LONDON/NEW YORK Britain looked poised to lose its AAA rating from a second ratings agency after Fitch Ratings warned on Friday it was likely to downgrade the country in the coming weeks, citing high government debt levels and weak growth.
A month since Britain was downgraded by Moody's, Fitch put the country on review and said a downgrade was a heightened possibility. A decision is due by the end of April, Fitch said in a statement.
Sterling fell sharply, dropping half a cent against the dollar.
The review announcement comes hard on the heels of the government's annual budget this week, which halved Britain's growth forecast for this year and raised borrowing projections.
The move by Fitch was not unexpected but will be another setback for Chancellor George Osborne. He has staked his reputation on repairing Britain's public finances and had promised to protect its triple-A rating.
Britain's finance ministry, which is three years into an austerity plan, said Fitch's announcement showed "there are no easy answers to problems built up over many years".
"But we are, slowly but surely, fixing our country's economic problems," a Treasury spokesman said, citing a reduction by one third of the budget deficit and the creation of 1.25 million jobs since the government took office in 2010.
The opposition Labour Party, leading in the polls before an election due in 2015, said Osborne's budget had been a "wasted chance" to change economic course. It wants the government to water down its austerity policy and do more to find growth.
"Osborne's plan has catastrophically failed on growth, living standards and the deficit," Labour finance ministry spokesman Chris Leslie said in a statement.
Fitch first warned that Britain's rating was under threat in March 2012 when it noted debt levels were already "significantly above the AAA median" and the government had very limited room for manoeuvre.
Since then, the economic outlook has deteriorated, pushing the government's deficit-reduction strategy further off course.
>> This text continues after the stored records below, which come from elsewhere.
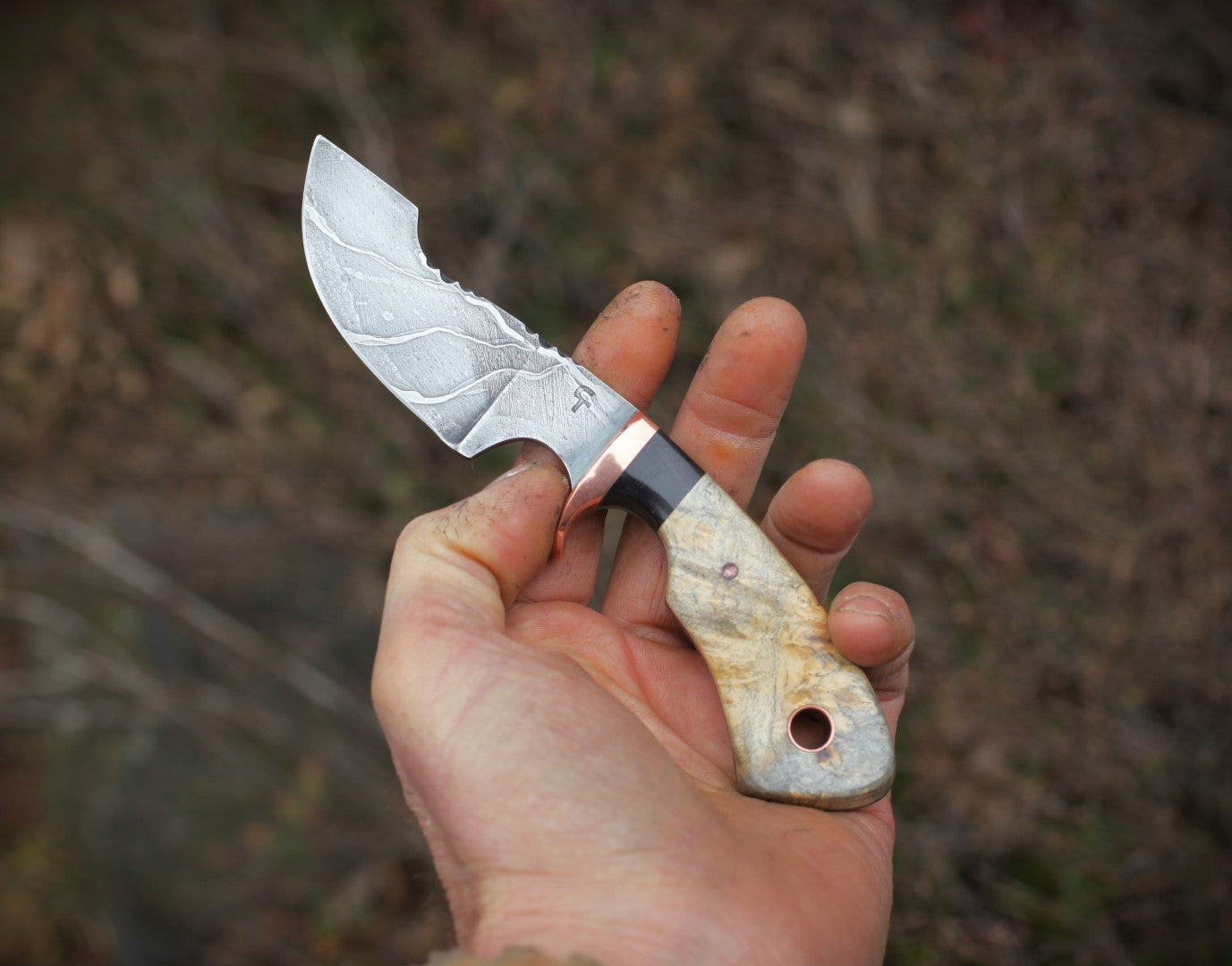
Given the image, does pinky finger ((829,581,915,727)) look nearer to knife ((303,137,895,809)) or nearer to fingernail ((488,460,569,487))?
knife ((303,137,895,809))

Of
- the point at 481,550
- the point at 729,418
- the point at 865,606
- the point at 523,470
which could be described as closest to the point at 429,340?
the point at 523,470

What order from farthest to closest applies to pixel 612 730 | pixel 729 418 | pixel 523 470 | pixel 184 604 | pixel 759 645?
pixel 184 604 < pixel 729 418 < pixel 523 470 < pixel 759 645 < pixel 612 730

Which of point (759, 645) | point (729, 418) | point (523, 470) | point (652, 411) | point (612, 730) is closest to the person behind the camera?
point (612, 730)

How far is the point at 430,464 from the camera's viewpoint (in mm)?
3613

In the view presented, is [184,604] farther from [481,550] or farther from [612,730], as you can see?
[612,730]

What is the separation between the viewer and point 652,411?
3.46m

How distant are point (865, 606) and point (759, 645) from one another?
0.21m

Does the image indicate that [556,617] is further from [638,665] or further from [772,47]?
[772,47]

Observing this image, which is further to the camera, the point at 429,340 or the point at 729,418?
the point at 729,418

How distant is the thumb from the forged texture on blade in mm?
122

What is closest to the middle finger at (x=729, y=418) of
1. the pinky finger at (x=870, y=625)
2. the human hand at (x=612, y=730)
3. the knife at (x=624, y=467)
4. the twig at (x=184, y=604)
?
the human hand at (x=612, y=730)

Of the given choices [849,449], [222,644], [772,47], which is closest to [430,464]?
[222,644]

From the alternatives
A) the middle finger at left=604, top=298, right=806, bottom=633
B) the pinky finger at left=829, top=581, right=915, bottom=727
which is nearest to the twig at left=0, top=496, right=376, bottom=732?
the middle finger at left=604, top=298, right=806, bottom=633

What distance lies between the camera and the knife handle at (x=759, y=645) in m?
1.73
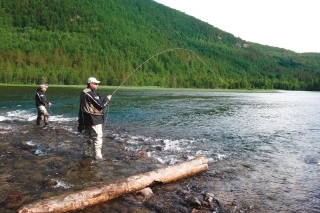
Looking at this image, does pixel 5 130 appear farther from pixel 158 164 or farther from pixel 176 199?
pixel 176 199

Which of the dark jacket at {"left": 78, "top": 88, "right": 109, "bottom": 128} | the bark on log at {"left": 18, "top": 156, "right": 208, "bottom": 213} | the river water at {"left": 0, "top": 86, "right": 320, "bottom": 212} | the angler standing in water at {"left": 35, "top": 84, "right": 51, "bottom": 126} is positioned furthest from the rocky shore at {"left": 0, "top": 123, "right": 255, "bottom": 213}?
the angler standing in water at {"left": 35, "top": 84, "right": 51, "bottom": 126}

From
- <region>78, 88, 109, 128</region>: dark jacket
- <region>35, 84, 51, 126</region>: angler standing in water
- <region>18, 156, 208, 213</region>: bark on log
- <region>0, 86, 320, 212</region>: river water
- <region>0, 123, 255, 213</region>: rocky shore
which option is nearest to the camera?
<region>18, 156, 208, 213</region>: bark on log

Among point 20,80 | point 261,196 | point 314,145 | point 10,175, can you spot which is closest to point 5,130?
point 10,175

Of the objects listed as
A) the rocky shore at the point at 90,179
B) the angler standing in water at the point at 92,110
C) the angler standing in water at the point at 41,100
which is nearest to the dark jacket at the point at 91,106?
the angler standing in water at the point at 92,110

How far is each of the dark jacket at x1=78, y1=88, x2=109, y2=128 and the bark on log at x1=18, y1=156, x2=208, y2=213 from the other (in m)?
2.95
Osborne's budget statement on Wednesday included a halving of estimated economic growth this year to just 0.6 percent.
With the Moody's downgrade last month, it joined the United States and France in having lost its top-notch rating from at least one major agency.
Standard & Poor's rates Britain as AAA but cut the outlook on that rating to negative last December, implying a one in three chance of a downgrade.
While Fitch's warning is embarrassing for a government that made the economic recovery its number one priority when it came to power in 2010, its wider fallout may be limited, analysts said.
"There are so few countries left now with a AAA rating, that to lose it is not the stigma or major threat to market confidence that it would have been say a couple of years ago," said Howard Archer, chief UK economist at IHS Global Insight.
"Nevertheless, Fitch's move rubs in the bad news for the government."